Background on Soybean Market and Key Players
Soybean futures on the Chicago Board of Trade (CBOT) plummeted to their lowest levels in seven weeks on Monday, as traders unloaded risk amid concerns over the pace of U.S. exports and expectations of a massive harvest in Brazil, according to market operators.
Key Commodities Affected
- Soybeans: The most active soybean contract on the CBOT dropped by 0.56% to $10.7075 per bushel.
- Wheat: Futures fell due to Argentina’s large harvest maintaining global supply abundance.
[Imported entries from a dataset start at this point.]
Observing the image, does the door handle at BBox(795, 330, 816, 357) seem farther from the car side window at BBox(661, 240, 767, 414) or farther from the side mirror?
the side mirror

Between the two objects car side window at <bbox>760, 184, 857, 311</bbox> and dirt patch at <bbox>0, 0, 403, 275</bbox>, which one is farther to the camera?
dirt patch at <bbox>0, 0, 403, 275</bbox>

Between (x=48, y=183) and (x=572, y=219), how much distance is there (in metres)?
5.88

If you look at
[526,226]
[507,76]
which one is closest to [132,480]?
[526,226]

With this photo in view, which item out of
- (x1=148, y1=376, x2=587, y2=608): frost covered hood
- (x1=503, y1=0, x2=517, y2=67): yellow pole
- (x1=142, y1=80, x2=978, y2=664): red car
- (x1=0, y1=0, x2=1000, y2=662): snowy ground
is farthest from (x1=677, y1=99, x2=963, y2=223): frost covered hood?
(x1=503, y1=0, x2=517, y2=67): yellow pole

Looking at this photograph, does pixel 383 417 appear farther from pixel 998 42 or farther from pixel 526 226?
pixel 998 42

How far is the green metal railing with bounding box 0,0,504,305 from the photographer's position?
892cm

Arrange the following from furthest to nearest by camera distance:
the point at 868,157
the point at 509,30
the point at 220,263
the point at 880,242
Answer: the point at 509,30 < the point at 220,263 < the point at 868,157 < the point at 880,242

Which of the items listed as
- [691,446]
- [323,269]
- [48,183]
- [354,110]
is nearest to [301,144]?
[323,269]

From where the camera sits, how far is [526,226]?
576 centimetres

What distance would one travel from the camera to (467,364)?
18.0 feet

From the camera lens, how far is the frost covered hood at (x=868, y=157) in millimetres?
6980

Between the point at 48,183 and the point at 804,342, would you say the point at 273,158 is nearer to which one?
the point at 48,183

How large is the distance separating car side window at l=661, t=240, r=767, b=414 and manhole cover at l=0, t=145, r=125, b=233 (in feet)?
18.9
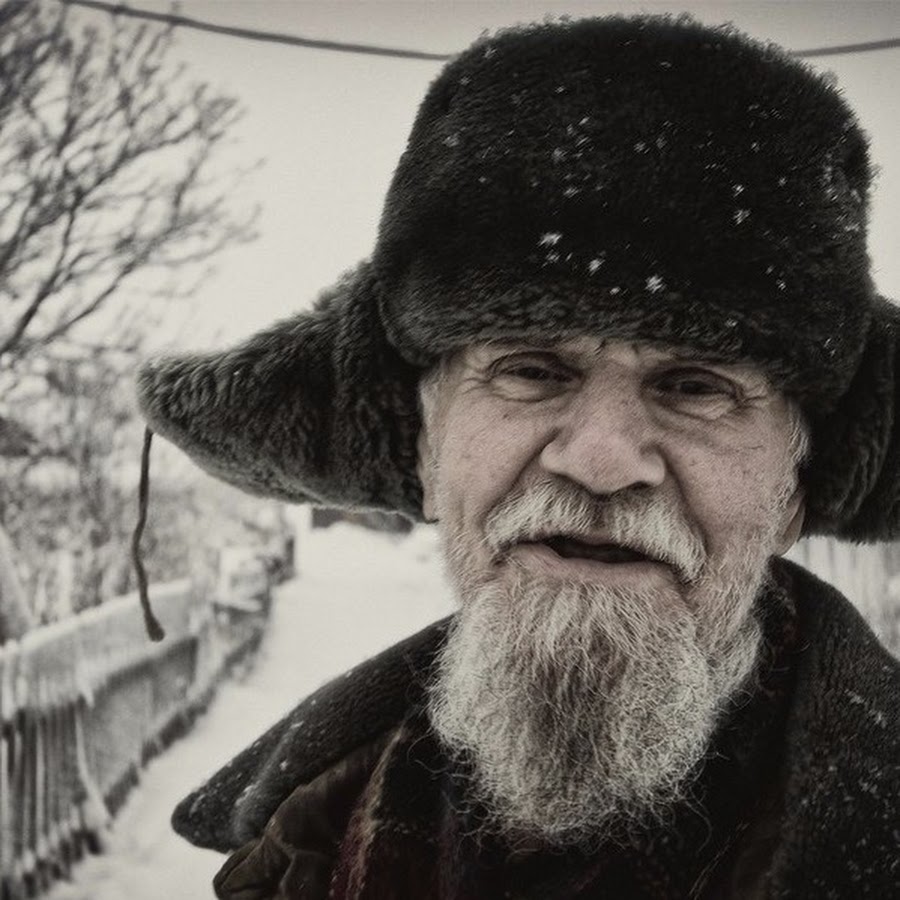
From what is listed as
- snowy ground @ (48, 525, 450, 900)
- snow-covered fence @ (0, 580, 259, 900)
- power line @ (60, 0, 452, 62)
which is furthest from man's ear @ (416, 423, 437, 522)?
snowy ground @ (48, 525, 450, 900)

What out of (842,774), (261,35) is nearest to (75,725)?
(261,35)

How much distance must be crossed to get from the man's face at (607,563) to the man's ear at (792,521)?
11 cm

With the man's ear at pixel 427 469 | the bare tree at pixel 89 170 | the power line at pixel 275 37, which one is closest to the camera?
the man's ear at pixel 427 469

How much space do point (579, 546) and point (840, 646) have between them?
427 mm

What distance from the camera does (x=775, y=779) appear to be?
1217mm

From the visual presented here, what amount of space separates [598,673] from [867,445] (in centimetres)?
58

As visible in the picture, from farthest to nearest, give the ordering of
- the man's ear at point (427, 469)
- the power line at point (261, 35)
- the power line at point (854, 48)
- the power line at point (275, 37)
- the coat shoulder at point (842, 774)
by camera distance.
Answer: the power line at point (261, 35), the power line at point (275, 37), the power line at point (854, 48), the man's ear at point (427, 469), the coat shoulder at point (842, 774)

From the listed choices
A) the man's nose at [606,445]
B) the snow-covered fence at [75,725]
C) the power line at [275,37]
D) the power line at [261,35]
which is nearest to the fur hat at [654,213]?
the man's nose at [606,445]

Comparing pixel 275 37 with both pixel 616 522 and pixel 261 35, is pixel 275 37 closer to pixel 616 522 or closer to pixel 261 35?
pixel 261 35

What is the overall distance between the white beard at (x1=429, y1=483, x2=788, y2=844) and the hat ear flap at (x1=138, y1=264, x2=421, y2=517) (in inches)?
A: 14.6

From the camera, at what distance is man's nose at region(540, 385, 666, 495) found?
1183 mm

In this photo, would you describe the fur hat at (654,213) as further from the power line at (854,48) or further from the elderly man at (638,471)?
the power line at (854,48)

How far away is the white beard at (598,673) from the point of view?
1.20 metres

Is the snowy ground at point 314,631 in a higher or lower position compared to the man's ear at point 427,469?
lower
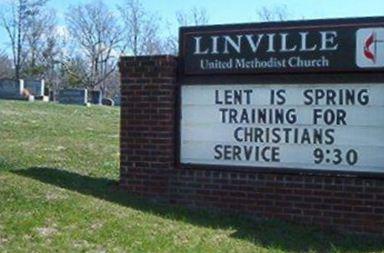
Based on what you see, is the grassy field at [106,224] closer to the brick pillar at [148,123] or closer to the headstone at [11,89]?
the brick pillar at [148,123]

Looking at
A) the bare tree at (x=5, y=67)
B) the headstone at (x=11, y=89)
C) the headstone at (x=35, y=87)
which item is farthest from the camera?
the bare tree at (x=5, y=67)

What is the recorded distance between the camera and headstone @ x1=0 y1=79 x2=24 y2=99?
4353cm

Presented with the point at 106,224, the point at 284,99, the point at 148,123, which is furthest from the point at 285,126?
the point at 106,224

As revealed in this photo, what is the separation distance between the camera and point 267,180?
8336 mm

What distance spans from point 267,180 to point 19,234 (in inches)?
129

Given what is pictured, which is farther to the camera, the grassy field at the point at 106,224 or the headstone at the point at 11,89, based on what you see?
the headstone at the point at 11,89

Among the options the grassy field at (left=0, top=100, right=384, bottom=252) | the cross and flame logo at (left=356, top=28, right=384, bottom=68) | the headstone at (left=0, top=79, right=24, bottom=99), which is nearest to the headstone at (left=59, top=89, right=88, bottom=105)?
the headstone at (left=0, top=79, right=24, bottom=99)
- Corn: Corn futures were pressured by cheap Argentine forage wheat, which could reduce corn demand.
Reasons for the Decline
Several factors contributed to the decline in soybean prices:
- Disappointing Chinese Purchases: Post the U.S.-China trade truce, Chinese soybean purchases fell short of expectations, failing to reach the announced 12 million tons.
- Drag from Futures Positions: The Commodity Futures Trading Commission (CFTC) reported on Friday that commodity funds had built up a massive net long position in CBOT November soybean futures, making the market susceptible to long position liquidation episodes.
Expert Opinion
Chuck Shelby, president of Risk Management Commodities, commented on the market’s vulnerability to position liquidation due to the substantial net long positions held by commodity funds.